Figure 2. Cardiomegaly with a cardiothoracic ratio of 0.62 in a 40-day-old infant admitted for severe viral bronchiolitis who died on day seven of hospitalization due to sepsis.
Figure 3. Bilateral alveolar opacity in a 12-month-old infant admitted for severe bronchiolitis who died on day five of hospitalization due to sepsis.
Echocardiography was performed on 11 (34.37%) infants, which revealed a ventricular septal defect in five (45.3%) patients, three of whom (27.2%) had severe pulmonary hypertension, and two (18.1%) had right ventricular dilation and hypertrophy. Three (27.2%) patients had dilated cardiomyopathy, and one (9%) patient had complex heart disease, with double outlet right ventricle and tetralogy of Fallot (9% each).
Biologically, neutrophilic leukocytosis was documented in 10 (31.25%) patients. Four (12.5%) patients had neutrophil counts between 8000 and 10000/mm, four (12.5%) had counts between 10000 and 15000/mm, and two (6.25%) had counts above 15000/mm. Elevated C-reactive protein was found in 10 (31.25%) patients, whereas this value was between 50 mg/L and 70 mg/L in eight (25%) patients. Twenty-five (78%) infants had comorbidities, including congenital heart disease (n=19, 59.4%), bronchopulmonary dysplasia (n=1, 3.12%), and polymalformative syndrome (n=1, 3.12%) (Table 3).
Table 3. Comorbidities of patients hospitalized for viral bronchiolitis.
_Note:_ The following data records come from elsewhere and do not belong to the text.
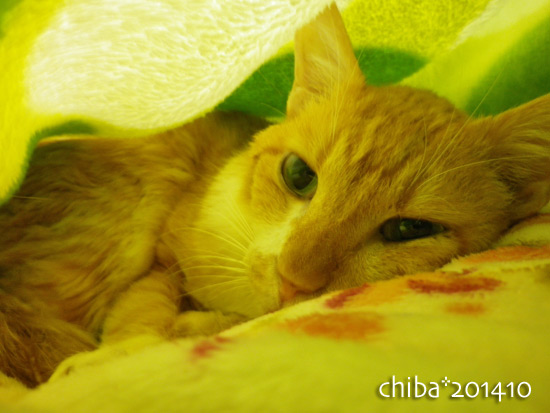 chiba14-10-167.jpg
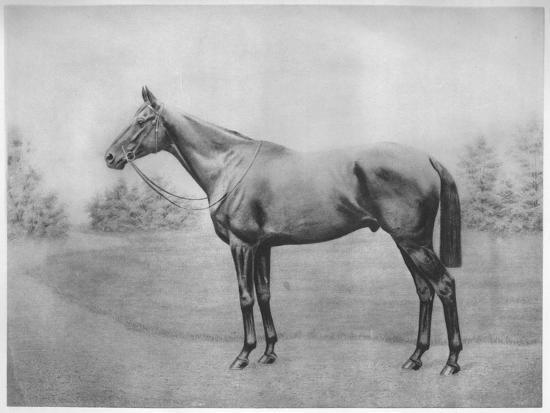 'Admiral Togo III', 1911-Unknown-Giclee Print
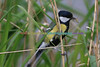 BIRDS_015
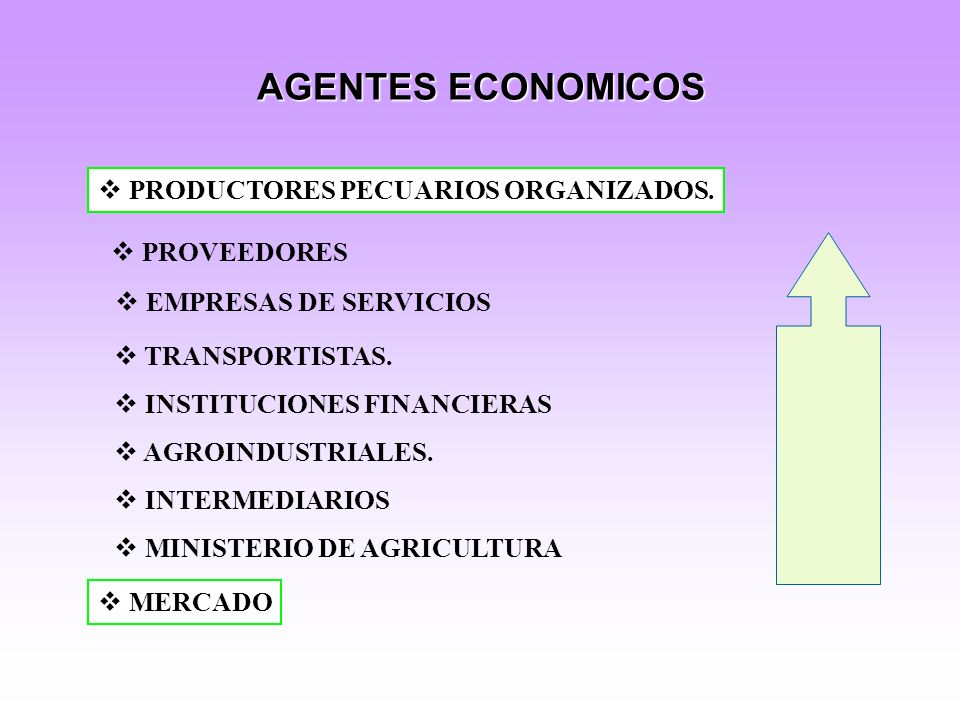 AGENTES ECONOMICOS PRODUCTORES PECUARIOS ORGANIZADOS.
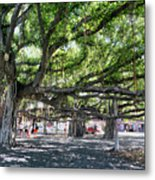 Banyan Tree Metal Print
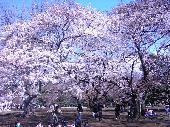 [新木場] 3月28日(土)150名超え!BGM付!!満開のお花見会《飲み放題×BBQ》IN新木場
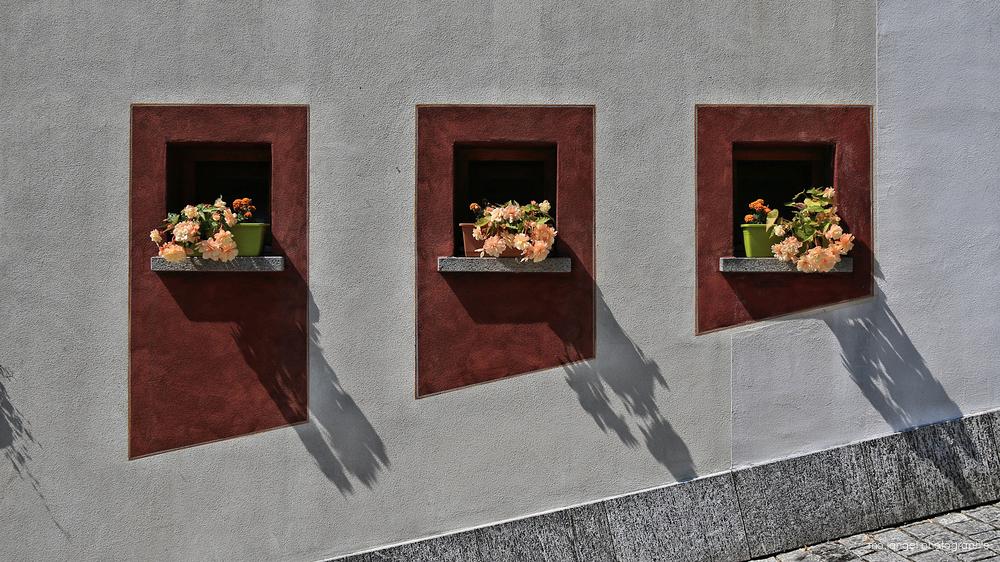 Les fenêtres fleuries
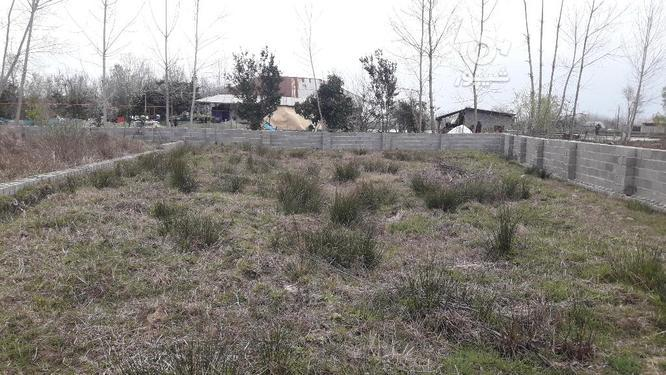 زمین مسکونی 320 متری روستایی با مجوز بنیاد صومعه سرا در گروه خرید و فروش املاک در گیلان در شیپور-عکس4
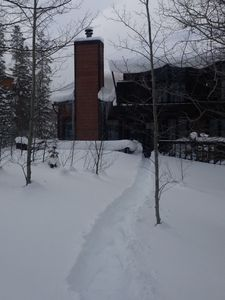 The back of house. Snow, snow and more snow!
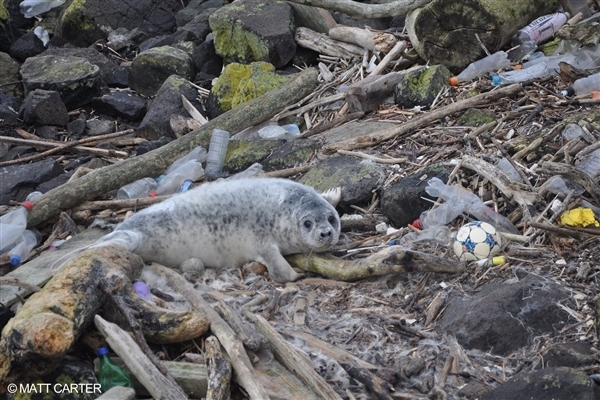 플라스틱쓰레기로 뒤덮인 해변에서 카메라를 보고있는 물개 © MATT CARTER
| Comorbidity | Number of cases |
| Decompensated congenital heart disease | 19 (59.4%) |
| Bronchopulmonary dysplasia | 1 (3.12%) |
| Spinal muscular atrophy | 1 (3.12%) |
| Neonatal lupus | 1 (3.12%) |
| Hypopituitarism | 1 (3.12%) |
| Ichthyosis | 1 (3.12%) |
| Polymalformative syndrome | 1 (3.12%) |
In this study, the primary cause of death was viral bronchiolitis with congenital heart disease in 19 (59.4%) cases. Death from sepsis due to the secondary bacterial infection of viral bronchiolitis occurred in eight (25%) cases. The other causes of death were viral bronchiolitis with spinal muscular atrophy (n=1, 3.12%), complex brain malformation with hypopituitarism (n=1, 3.12%), ichthyosis (n=1, 3.12%), and polymalformative syndrome with biliary atresia (n=1, 3.12%) (Table 4).
Table 4. Causes of mortality in viral bronchiolitis.
| Causes of mortality | Number of cases |
| Bronchiolitis with congenital heart disease | 19 (59.4%) |
| Sepsis due to superinfected bronchiolitis | 8 (25%) |
| Bronchiolitis with spinal muscular atrophy | 1 (3.12%) |
| Bronchiolitis with neonatal lupus | 1 (3.12%) |
| Bronchiolitis with hypopituitarism | 1 (3.12%) |
| Bronchiolitis with ichthyosis | 1 (3.12%) |
| Bronchiolitis with polymalformative syndrome | 1 (3.12%) |
The average duration of hospitalization was five days, ranging from one hour to 15 days. All patients required intensive care but could not be transferred due to the lack of available beds, resulting in mortality.
Discussion
Viral bronchitis represents the main autumn-winter epidemic in pediatrics. This infection poses a major challenge for healthcare systems as it constitutes a significant economic burden, particularly in low-income countries, and because it is considered the main risk factor for severe morbidity and mortality in young children, particularly those under the age of two years.
Viral bronchiolitis is mainly caused by RSV, which is found in 50-80% of cases [6]. With an R naught (R0) of approximately 4.5, this virus is highly contagious. It is so ubiquitous, especially in community settings, that almost all infants will be infected by this virus before the age of 24 months [7]. RSV generally affects infants under two years of age, with a peak incidence between two and six months [8]. In France, 3% of infants with viral bronchiolitis require intensive care hospitalization [9], which is consistent with findings in the United Kingdom, where approximately one in three infants develop viral bronchiolitis in the first year of life, of which 2% to 3% are hospitalized [8].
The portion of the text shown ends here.